* [TASK STATEMENT] Output every line of the material below as a numbered list with blank lines omitted. Leave the pictures out of your answer.
*** Opening of DATA IN THIS EXERCISE ***
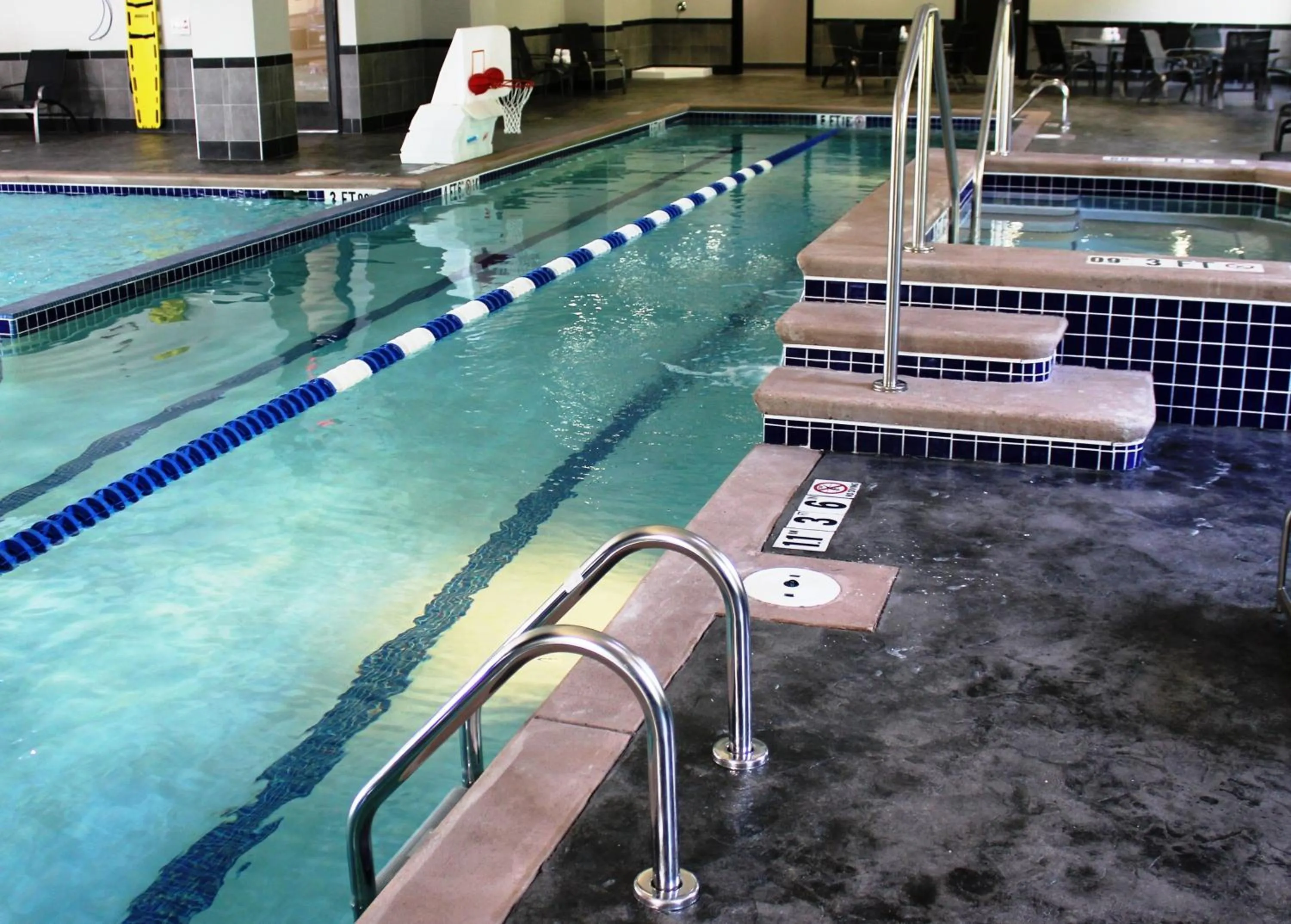 Swimming pool in Holiday Inn Express & Suites Columbus - Polaris, an IHG Hotel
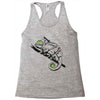 blending in to night Racerback Tank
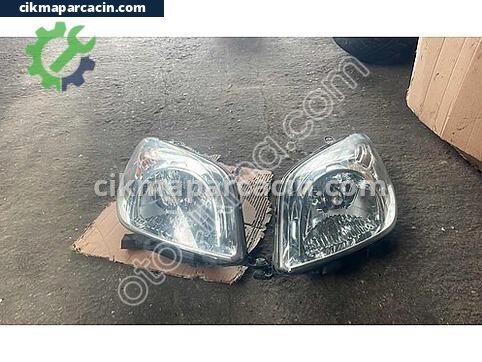 Fiat Fiorino Sağ Ön Far çıkma parça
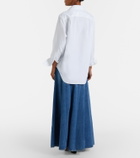 AG Jeans Tula denim maxi skirt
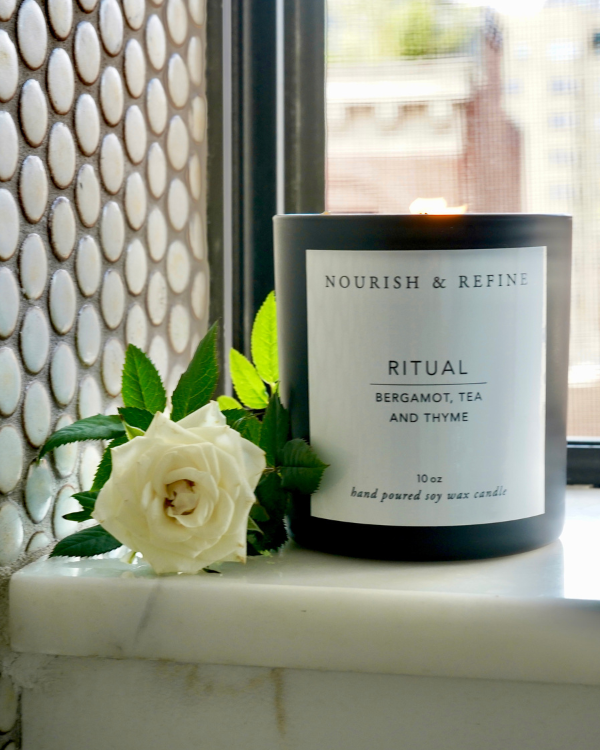 Nourish and Refine Ritual Candle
*** Close of DATA IN THIS EXERCISE ***
* [YOUR RESPONSE]
1.  Swimming pool in Holiday Inn Express & Suites Columbus - Polaris, an IHG Hotel
2.  blending in to night Racerback Tank
3.  Fiat Fiorino Sağ Ön Far çıkma parça
4.  AG Jeans Tula denim maxi skirt
5.  Nourish and Refine Ritual Candle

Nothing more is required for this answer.